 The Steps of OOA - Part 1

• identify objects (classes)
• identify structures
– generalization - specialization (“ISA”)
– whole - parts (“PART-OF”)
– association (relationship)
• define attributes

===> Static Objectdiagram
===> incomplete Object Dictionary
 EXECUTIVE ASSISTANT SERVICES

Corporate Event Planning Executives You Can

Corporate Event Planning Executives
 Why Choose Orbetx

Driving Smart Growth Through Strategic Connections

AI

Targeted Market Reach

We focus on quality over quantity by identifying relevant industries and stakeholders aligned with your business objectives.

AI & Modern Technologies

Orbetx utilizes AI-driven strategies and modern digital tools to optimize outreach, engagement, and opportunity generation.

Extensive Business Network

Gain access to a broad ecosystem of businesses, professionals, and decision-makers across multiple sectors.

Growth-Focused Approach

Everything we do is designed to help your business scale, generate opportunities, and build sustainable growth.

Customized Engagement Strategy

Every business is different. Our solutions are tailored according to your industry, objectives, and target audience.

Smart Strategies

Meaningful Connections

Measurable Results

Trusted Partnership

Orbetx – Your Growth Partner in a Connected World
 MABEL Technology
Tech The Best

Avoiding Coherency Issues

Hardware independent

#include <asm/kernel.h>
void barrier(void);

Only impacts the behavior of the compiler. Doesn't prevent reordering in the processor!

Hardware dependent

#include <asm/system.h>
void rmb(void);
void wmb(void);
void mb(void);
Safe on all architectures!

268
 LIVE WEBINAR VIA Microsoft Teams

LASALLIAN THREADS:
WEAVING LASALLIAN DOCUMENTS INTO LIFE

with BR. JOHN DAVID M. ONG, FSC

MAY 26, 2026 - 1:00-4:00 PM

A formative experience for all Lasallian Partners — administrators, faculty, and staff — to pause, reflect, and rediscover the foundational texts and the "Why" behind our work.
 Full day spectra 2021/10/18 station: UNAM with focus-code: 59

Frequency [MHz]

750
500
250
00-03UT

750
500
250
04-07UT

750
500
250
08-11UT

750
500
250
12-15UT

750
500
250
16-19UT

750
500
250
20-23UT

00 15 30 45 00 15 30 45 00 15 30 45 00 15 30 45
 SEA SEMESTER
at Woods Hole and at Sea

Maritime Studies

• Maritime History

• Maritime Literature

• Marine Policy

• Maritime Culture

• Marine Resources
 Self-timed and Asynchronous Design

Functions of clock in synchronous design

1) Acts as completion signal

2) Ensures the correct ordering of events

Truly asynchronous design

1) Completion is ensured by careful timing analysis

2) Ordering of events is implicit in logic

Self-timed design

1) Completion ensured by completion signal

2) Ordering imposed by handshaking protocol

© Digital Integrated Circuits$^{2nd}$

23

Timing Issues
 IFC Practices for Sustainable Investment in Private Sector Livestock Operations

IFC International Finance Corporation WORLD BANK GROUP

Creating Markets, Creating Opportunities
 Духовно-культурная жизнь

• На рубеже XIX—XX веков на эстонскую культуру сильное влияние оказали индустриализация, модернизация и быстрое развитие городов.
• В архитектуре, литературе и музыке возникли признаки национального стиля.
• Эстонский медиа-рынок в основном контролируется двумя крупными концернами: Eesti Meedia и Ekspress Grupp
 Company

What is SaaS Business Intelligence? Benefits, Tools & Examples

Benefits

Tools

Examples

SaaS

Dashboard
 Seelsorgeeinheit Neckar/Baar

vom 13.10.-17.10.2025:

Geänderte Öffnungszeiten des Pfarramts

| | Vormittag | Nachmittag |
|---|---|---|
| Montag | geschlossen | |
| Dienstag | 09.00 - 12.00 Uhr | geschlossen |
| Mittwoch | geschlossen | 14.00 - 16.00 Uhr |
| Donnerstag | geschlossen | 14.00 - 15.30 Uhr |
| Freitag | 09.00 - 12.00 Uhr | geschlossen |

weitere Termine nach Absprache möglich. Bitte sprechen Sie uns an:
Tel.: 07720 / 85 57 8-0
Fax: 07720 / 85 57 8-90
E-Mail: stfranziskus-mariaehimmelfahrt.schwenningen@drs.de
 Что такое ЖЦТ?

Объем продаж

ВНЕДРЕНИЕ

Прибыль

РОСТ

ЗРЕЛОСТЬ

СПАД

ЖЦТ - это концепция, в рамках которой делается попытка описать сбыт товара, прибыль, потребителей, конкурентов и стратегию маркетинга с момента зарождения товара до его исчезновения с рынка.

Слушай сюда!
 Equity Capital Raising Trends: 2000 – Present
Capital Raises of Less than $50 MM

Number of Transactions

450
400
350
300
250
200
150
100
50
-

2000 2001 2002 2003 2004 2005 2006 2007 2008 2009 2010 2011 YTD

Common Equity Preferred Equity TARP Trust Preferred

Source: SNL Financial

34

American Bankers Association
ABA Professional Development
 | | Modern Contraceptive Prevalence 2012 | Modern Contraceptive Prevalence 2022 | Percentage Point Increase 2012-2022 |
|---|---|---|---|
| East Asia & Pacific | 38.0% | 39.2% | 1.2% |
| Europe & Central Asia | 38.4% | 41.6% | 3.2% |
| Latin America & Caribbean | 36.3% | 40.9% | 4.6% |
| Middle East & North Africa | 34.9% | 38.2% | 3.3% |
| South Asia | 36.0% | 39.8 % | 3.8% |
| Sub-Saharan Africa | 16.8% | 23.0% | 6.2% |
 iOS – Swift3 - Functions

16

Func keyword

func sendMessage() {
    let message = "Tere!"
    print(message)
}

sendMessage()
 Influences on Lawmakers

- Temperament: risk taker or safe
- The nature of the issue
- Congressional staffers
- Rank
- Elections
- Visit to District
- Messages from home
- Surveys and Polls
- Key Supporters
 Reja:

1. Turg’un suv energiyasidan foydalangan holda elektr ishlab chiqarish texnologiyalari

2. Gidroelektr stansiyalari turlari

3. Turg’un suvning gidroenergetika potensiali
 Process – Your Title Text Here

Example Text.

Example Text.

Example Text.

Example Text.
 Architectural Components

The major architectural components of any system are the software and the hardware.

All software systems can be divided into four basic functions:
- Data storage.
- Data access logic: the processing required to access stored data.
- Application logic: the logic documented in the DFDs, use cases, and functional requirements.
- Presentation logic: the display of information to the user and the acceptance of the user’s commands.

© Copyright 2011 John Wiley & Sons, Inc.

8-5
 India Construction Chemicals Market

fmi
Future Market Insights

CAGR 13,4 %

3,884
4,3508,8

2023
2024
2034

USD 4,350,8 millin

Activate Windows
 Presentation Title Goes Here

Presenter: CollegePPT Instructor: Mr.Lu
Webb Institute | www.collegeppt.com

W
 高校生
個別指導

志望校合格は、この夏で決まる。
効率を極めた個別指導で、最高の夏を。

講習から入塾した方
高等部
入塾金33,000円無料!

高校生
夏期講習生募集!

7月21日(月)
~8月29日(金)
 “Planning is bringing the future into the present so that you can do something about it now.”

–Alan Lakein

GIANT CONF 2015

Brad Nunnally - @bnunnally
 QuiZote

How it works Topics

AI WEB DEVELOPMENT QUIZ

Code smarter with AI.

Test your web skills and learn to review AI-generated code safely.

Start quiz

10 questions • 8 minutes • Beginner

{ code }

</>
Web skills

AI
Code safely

# Exercise goal
The records above should be repeated in full, exactly as given.

# Expected answer
 The Steps of OOA - Part 1

• identify objects (classes)
• identify structures
– generalization - specialization (“ISA”)
– whole - parts (“PART-OF”)
– association (relationship)
• define attributes

===> Static Objectdiagram
===> incomplete Object Dictionary
 EXECUTIVE ASSISTANT SERVICES

Corporate Event Planning Executives You Can

Corporate Event Planning Executives
 Why Choose Orbetx

Driving Smart Growth Through Strategic Connections

AI

Targeted Market Reach

We focus on quality over quantity by identifying relevant industries and stakeholders aligned with your business objectives.

AI & Modern Technologies

Orbetx utilizes AI-driven strategies and modern digital tools to optimize outreach, engagement, and opportunity generation.

Extensive Business Network

Gain access to a broad ecosystem of businesses, professionals, and decision-makers across multiple sectors.

Growth-Focused Approach

Everything we do is designed to help your business scale, generate opportunities, and build sustainable growth.

Customized Engagement Strategy

Every business is different. Our solutions are tailored according to your industry, objectives, and target audience.

Smart Strategies

Meaningful Connections

Measurable Results

Trusted Partnership

Orbetx – Your Growth Partner in a Connected World
 MABEL Technology
Tech The Best

Avoiding Coherency Issues

Hardware independent

#include <asm/kernel.h>
void barrier(void);

Only impacts the behavior of the compiler. Doesn't prevent reordering in the processor!

Hardware dependent

#include <asm/system.h>
void rmb(void);
void wmb(void);
void mb(void);
Safe on all architectures!

268
 LIVE WEBINAR VIA Microsoft Teams

LASALLIAN THREADS:
WEAVING LASALLIAN DOCUMENTS INTO LIFE

with BR. JOHN DAVID M. ONG, FSC

MAY 26, 2026 - 1:00-4:00 PM

A formative experience for all Lasallian Partners — administrators, faculty, and staff — to pause, reflect, and rediscover the foundational texts and the "Why" behind our work.
 Full day spectra 2021/10/18 station: UNAM with focus-code: 59

Frequency [MHz]

750
500
250
00-03UT

750
500
250
04-07UT

750
500
250
08-11UT

750
500
250
12-15UT

750
500
250
16-19UT

750
500
250
20-23UT

00 15 30 45 00 15 30 45 00 15 30 45 00 15 30 45
 SEA SEMESTER
at Woods Hole and at Sea

Maritime Studies

• Maritime History

• Maritime Literature

• Marine Policy

• Maritime Culture

• Marine Resources
 Self-timed and Asynchronous Design

Functions of clock in synchronous design

1) Acts as completion signal

2) Ensures the correct ordering of events

Truly asynchronous design

1) Completion is ensured by careful timing analysis

2) Ordering of events is implicit in logic

Self-timed design

1) Completion ensured by completion signal

2) Ordering imposed by handshaking protocol

© Digital Integrated Circuits$^{2nd}$

23

Timing Issues
 IFC Practices for Sustainable Investment in Private Sector Livestock Operations

IFC International Finance Corporation WORLD BANK GROUP

Creating Markets, Creating Opportunities
 Духовно-культурная жизнь

• На рубеже XIX—XX веков на эстонскую культуру сильное влияние оказали индустриализация, модернизация и быстрое развитие городов.
• В архитектуре, литературе и музыке возникли признаки национального стиля.
• Эстонский медиа-рынок в основном контролируется двумя крупными концернами: Eesti Meedia и Ekspress Grupp
 Company

What is SaaS Business Intelligence? Benefits, Tools & Examples

Benefits

Tools

Examples

SaaS

Dashboard
 Seelsorgeeinheit Neckar/Baar

vom 13.10.-17.10.2025:

Geänderte Öffnungszeiten des Pfarramts

| | Vormittag | Nachmittag |
|---|---|---|
| Montag | geschlossen | |
| Dienstag | 09.00 - 12.00 Uhr | geschlossen |
| Mittwoch | geschlossen | 14.00 - 16.00 Uhr |
| Donnerstag | geschlossen | 14.00 - 15.30 Uhr |
| Freitag | 09.00 - 12.00 Uhr | geschlossen |

weitere Termine nach Absprache möglich. Bitte sprechen Sie uns an:
Tel.: 07720 / 85 57 8-0
Fax: 07720 / 85 57 8-90
E-Mail: stfranziskus-mariaehimmelfahrt.schwenningen@drs.de
 Что такое ЖЦТ?

Объем продаж

ВНЕДРЕНИЕ

Прибыль

РОСТ

ЗРЕЛОСТЬ

СПАД

ЖЦТ - это концепция, в рамках которой делается попытка описать сбыт товара, прибыль, потребителей, конкурентов и стратегию маркетинга с момента зарождения товара до его исчезновения с рынка.

Слушай сюда!
 Equity Capital Raising Trends: 2000 – Present
Capital Raises of Less than $50 MM

Number of Transactions

450
400
350
300
250
200
150
100
50
-

2000 2001 2002 2003 2004 2005 2006 2007 2008 2009 2010 2011 YTD

Common Equity Preferred Equity TARP Trust Preferred

Source: SNL Financial

34

American Bankers Association
ABA Professional Development
 | | Modern Contraceptive Prevalence 2012 | Modern Contraceptive Prevalence 2022 | Percentage Point Increase 2012-2022 |
|---|---|---|---|
| East Asia & Pacific | 38.0% | 39.2% | 1.2% |
| Europe & Central Asia | 38.4% | 41.6% | 3.2% |
| Latin America & Caribbean | 36.3% | 40.9% | 4.6% |
| Middle East & North Africa | 34.9% | 38.2% | 3.3% |
| South Asia | 36.0% | 39.8 % | 3.8% |
| Sub-Saharan Africa | 16.8% | 23.0% | 6.2% |
 iOS – Swift3 - Functions

16

Func keyword

func sendMessage() {
    let message = "Tere!"
    print(message)
}

sendMessage()
 Influences on Lawmakers

- Temperament: risk taker or safe
- The nature of the issue
- Congressional staffers
- Rank
- Elections
- Visit to District
- Messages from home
- Surveys and Polls
- Key Supporters
 Reja:

1. Turg’un suv energiyasidan foydalangan holda elektr ishlab chiqarish texnologiyalari

2. Gidroelektr stansiyalari turlari

3. Turg’un suvning gidroenergetika potensiali
 Process – Your Title Text Here

Example Text.

Example Text.

Example Text.

Example Text.
 Architectural Components

The major architectural components of any system are the software and the hardware.

All software systems can be divided into four basic functions:
- Data storage.
- Data access logic: the processing required to access stored data.
- Application logic: the logic documented in the DFDs, use cases, and functional requirements.
- Presentation logic: the display of information to the user and the acceptance of the user’s commands.

© Copyright 2011 John Wiley & Sons, Inc.

8-5
 India Construction Chemicals Market

fmi
Future Market Insights

CAGR 13,4 %

3,884
4,3508,8

2023
2024
2034

USD 4,350,8 millin

Activate Windows
 Presentation Title Goes Here

Presenter: CollegePPT Instructor: Mr.Lu
Webb Institute | www.collegeppt.com

W
 高校生
個別指導

志望校合格は、この夏で決まる。
効率を極めた個別指導で、最高の夏を。

講習から入塾した方
高等部
入塾金33,000円無料!

高校生
夏期講習生募集!

7月21日(月)
~8月29日(金)
 “Planning is bringing the future into the present so that you can do something about it now.”

–Alan Lakein

GIANT CONF 2015

Brad Nunnally - @bnunnally
 QuiZote

How it works Topics

AI WEB DEVELOPMENT QUIZ

Code smarter with AI.

Test your web skills and learn to review AI-generated code safely.

Start quiz

10 questions • 8 minutes • Beginner

{ code }

</>
Web skills

AI
Code safely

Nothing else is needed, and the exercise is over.